In materia ambientale si assiste a una paralizzante radicalizzazione delle posizioni. Da una parte ci sono gli ambientalisti duri e puri pronti a tornare alla civiltà preindustriale, dall’altra i fanatici della devastazione naturale.

Nel mezzo uno sparuto gruppo che sostiene lo sviluppo sostenibile, una tautologia che mai nessuno è riuscito a spiegare fino in fondo giacché, se uno sviluppo è insostenibile forse non è neppure un vero sviluppo. Ciò che però spaventa di più nella nostra regione non è tanto lo sfruttamento delle risorse o l’inquinamento prodotto da attività industriali, quanto le pessime pratiche legate soprattutto alla brama di fare soldi. Dal ciclo di rifiuti alle disastrose condizioni dell’Ilva non c’è attività inquinante che non abbia alla base la fame di denaro.

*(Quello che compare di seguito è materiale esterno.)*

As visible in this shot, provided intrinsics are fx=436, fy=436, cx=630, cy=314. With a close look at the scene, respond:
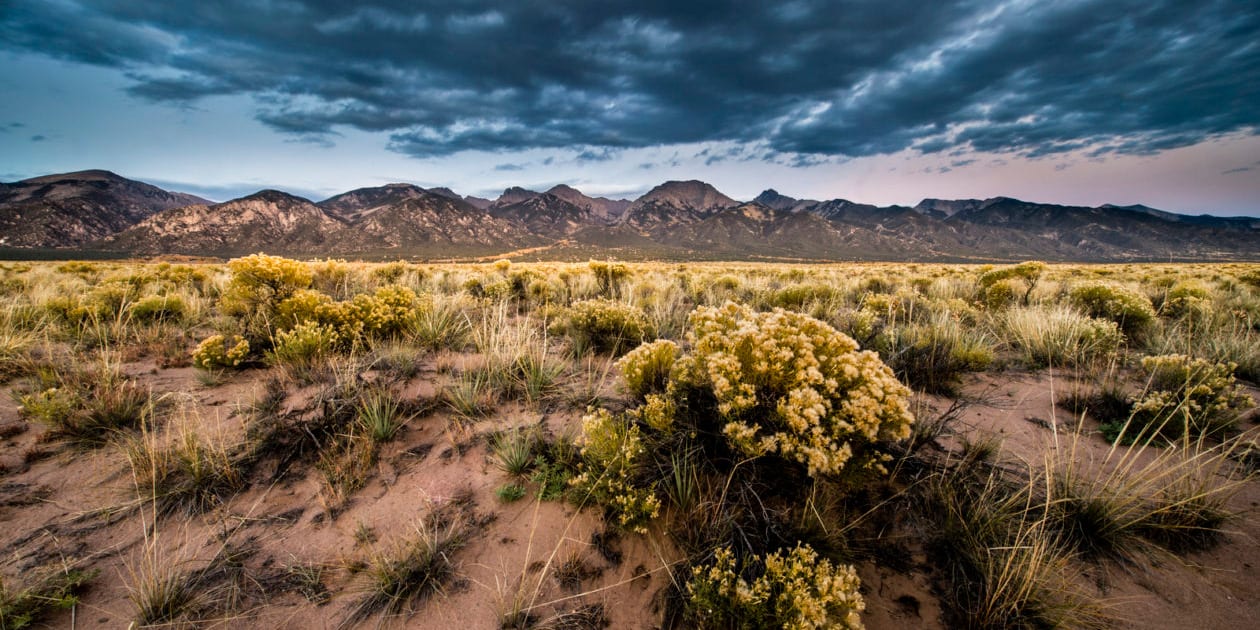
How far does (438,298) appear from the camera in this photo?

Prima che i veleni dei processi industriali vanno forse combattuti i veleni dell’animo umano. Dietro ogni discarica inquinante c’è un malaffare, dietro ogni emissione di fumi c’è una mancata precauzione, dietro ogni costruzione illecita c’è una corruzione. Insieme all’ambiente naturale c’è un altro ambiente da bonificare.

La sera dell’Immacolata a Roma c’erano oltre centomila persone ad assistere allo spettacolo di luci e suoni donato a papa Francesco per l’apertura del Giubileo. Erano il doppio di quelle che la mattina avevano partecipato alla solenne apertura dell’Anno Santo: chissà, forse per l’ora più comoda, forse per il venir meno della paura di attentati o forse solo per il fascino dello spettacolo. Fatto sta che a decine di migliaia sono rimasti incantati davanti a immagini di animali e di scenari naturali proiettate sulla facciata della Basilica di San Pietro. I sentimenti e le emozioni hanno un peso forte nelle scelte degli uomini. E così fra suggestioni mediatiche e riferimenti al nome scelto da papa Bergoglio e alla sua enciclica Laudato si’sembra diffondersi se non una coscienza, una maggiore consapevolezza sui problemi dell’ambiente. C’è però qualche stonatura.

Innanzitutto è sempre pericoloso confondere la scienza con la fede. L’enciclica di Bergoglio non è e non può essere un testo scientifico. Così come non lo era il Cantico delle creature di San Francesco, che pure oggi assurge a icona di ogni pretesa ambientalistica. Il tema del riscaldamento globale prodotto dalle attività umane è peraltro uno dei più controversi argomenti anche fra gli scienziati, complice il fatto che a fronte di una vita di milioni di anni della Terra, noi abbiamo la possibilità di monitorare solo qualche decennio.

Se allora è impensabile arrestare il progresso e lo sviluppo, accanto alle questioni strettamente ambientali bisogna affiancare sempre quelle morali. Se una discarica è costruita e gestita bene, l’ambiente non ne risente. Se i rifiuti pericolosi vengono smaltiti correttamente e non interrati nei campi, l’ambiente non ne risente. Se le emissioni delle industrie vengono tollerate o, peggio, camuffate alterando i dati, non è un problema dell’ambiente. La conferenza sul clima va bene, ma facciamone anche una sulla responsabilità dell’uomo verso il suo futuro, ma vista sotto il profilo degli abusi legati a malvagi interessi economici e di potere. In fondo il movimento ambientalista ha avuto una grossa spinta proprio dalle considerazioni sull’etica della responsabilità di Hans Jonas, che era un filosofo e non uno scienziato. Del resto anche a Parigi è emerso che le questioni ambientali in realtà riguardano più problemi: la fame nel mondo, lo sviluppo, l’eguaglianza, i regimi dittatoriali, insomma c’è la vita delle persone all’interno delle dispute ecologiche. E questo non può essere solo un problema di Co2.